The Tyre Collective's TC01 device has won the national James Dyson Award 2020
The Tyre Collective's prototype can be fitted to the steering knuckle of a car

These microscopic pieces of artificial rubber, called tyre wear, account for more than half of all particulate emissions created by vehicles on the road and are released into the air and waterways.

"We began the project looking at microplastics at large and were shocked when we discovered that tyre wear was the second-largest microplastic pollutant in the environment, after single-use plastic, and a major source of air pollution," said Hanson Cheng, who co-founded The Tyre Collective alongside Siobhan Anderson, Deepak Mallya and Hugo Richardson.

"This challenged our perception of what vehicle pollution is, as it is commonly associated with tailpipe emissions. We all know tyres wear down but never considered where it all goes. These microparticles are all around us and barely visible," Cheng added.

The team tracked Transport for London (TFL) buses in real-time to visualise the problem and calculated that the amount of rubber expelled into the environment by one bus in a single day is equivalent to the size of a grapefruit.

The microplastic emissions from several TFL bus routes
A single bus driving London's longest bus route, the X26, emits 336 grams of tyre wear every day

The Tyre Collective team originally experimented with using adhesives or vacuuming technology to attract these particles.

But through a series of experiments, they discovered that a far easier and more efficient solution was to harness the positive electrostatic charge of the tyre particles, which is created by the friction through which they are expelled.

This means that the rubber particles can be captured from the air using static electricity, in the same way that hair will cling to a balloon when it is rubbed on a person's head.

In this case, a series of copper plates integrated into the Tyre Collective's TC01 device are electrostatically charged through the car's alternator, allowing them to draw in the rubber particles.

The device uses electrostaticly charged copper plates
Electrostatically charged copper plates are used to capture the particles

In order to catch the particles before they enter the environment, the unit is placed in the path of the natural airflow around the spinning wheel.

According to The Tyre Collective, this allowed the TC01 to capture 60 per cent of all airborne particulates when trialled on a test rig.

The test rig through which the Tyre Collective's device was tested
The Tyre Collective has trialled the device using a test rig

The rubber particles are stored in a removable cartridge that would need to be emptied around once a month, with the waste rubber used to create new products.

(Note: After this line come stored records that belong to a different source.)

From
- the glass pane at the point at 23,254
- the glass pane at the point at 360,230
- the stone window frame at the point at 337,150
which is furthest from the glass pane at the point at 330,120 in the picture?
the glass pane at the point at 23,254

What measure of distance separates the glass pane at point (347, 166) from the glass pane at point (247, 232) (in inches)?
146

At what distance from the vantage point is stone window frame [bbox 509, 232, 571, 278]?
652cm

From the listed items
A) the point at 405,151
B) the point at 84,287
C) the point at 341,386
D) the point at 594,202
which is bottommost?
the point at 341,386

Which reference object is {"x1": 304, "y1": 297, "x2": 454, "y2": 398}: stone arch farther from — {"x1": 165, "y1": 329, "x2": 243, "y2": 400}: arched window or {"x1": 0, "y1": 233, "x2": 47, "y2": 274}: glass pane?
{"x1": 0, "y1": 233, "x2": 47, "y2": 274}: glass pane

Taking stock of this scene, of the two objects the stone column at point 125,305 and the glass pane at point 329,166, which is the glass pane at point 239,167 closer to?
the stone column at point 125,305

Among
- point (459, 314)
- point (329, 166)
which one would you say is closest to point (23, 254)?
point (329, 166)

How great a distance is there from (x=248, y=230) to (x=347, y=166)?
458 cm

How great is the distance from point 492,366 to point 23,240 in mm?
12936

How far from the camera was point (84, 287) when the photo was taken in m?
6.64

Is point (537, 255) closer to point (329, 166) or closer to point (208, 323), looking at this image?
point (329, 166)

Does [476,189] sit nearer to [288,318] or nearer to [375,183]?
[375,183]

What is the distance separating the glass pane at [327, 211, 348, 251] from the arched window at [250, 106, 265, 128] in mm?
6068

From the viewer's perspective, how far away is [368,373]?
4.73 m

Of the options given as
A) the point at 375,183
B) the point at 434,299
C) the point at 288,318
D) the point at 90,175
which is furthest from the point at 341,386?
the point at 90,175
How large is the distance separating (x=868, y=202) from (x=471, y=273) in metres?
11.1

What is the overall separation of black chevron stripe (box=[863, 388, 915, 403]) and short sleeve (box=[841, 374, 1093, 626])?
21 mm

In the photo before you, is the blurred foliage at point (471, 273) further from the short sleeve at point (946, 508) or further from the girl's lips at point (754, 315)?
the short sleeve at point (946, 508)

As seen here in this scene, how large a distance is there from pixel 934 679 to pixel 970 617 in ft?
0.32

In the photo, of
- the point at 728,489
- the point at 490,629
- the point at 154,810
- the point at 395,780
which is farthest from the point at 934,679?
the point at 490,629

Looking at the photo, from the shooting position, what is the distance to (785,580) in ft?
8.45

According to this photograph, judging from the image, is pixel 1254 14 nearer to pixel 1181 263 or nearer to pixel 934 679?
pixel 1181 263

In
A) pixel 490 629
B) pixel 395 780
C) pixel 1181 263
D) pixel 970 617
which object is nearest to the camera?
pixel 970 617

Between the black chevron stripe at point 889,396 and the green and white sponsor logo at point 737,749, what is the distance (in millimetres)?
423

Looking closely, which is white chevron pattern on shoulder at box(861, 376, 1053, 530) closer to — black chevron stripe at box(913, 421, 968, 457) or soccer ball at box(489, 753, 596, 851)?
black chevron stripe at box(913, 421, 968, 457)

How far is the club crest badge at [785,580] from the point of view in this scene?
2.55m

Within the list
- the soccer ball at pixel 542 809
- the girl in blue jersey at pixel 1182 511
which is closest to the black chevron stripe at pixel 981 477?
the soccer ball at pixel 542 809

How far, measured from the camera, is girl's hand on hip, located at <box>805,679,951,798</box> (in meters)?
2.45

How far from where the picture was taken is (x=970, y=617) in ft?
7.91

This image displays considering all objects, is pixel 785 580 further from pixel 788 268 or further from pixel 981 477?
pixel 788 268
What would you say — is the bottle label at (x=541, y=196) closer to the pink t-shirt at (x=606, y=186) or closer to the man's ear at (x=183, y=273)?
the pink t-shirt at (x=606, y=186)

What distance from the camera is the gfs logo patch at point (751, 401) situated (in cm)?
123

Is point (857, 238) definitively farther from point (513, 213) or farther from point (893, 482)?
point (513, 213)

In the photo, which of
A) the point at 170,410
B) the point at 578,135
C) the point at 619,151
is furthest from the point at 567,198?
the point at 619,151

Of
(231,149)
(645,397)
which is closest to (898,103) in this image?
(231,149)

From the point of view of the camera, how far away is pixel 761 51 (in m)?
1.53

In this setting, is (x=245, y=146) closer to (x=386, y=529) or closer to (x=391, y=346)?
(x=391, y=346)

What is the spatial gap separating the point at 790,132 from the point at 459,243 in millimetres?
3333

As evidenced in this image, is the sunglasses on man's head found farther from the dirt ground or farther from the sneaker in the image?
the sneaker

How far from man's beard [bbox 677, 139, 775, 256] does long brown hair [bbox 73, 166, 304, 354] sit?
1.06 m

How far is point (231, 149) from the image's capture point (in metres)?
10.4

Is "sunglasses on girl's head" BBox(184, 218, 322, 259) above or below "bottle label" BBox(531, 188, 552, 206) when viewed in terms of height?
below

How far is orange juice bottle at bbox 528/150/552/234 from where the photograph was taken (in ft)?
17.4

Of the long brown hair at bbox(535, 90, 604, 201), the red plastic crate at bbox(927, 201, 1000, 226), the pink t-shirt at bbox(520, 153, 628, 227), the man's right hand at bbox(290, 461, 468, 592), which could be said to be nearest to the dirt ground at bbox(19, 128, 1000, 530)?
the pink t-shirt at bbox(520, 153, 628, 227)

"We want to challenge existing models of business and design, and envision ones focused on circularity and responsibility," Cheng told Dezeen.

"We are speaking to tyre recycling companies and developing applications for tyre wear, including reintroducing this micro rubber into new tyre production and upcycling it into footwear outsoles and carbon black, a pigment used to create inks."

The Tyre Collective's TC01 device has a removable cartridge
The rubber particles are stored in a removable cartridge

Crucially, according to Cheng, although Co2 emissions are set to drop with the move towards electric vehicles, tyre emissions are actually likely to increase due to the increased battery weight.

"Future vehicle pollution will not come from the tailpipe but from tyres," he said.

The Tyre Collective's TC01 device has won the national James Dyson Award 2020
The startup is hoping to work with car manufacturers to integrate the device into future electric vehicles

That's why The Tyre Collective is hoping to partner with TFL in the future, to help meet its goal of running a zero-emission fleet by 2030.

The startup is also currently negotiating a development partnership with a global car manufacturer to look at refining the device, with the ultimate aim of integrating it into new electric vehicles.

The Tyre Collective is one of 27 national winners of the 2020 James Dyson Award, with other winners including a mycelium beehive from Ireland, an "ultra low-cost" water filtration system from Mexico and an artificial voice box from Japan that is capable of replicating the user's former voice.

The Tyre Collective's TC01 device has won the national James Dyson Award 2020
The project has won this year's national James Dyson Award

This list will be further whittled down to a shortlist of 20 by a panel of Dyson engineers, before one overall and one sustainability winner is chosen in November, with each receiving £30,000 in funding.

Previous winners of the international James Dyson Award range from a bioplastic made from fish waste to a turbine for generating wind energy in urban settings.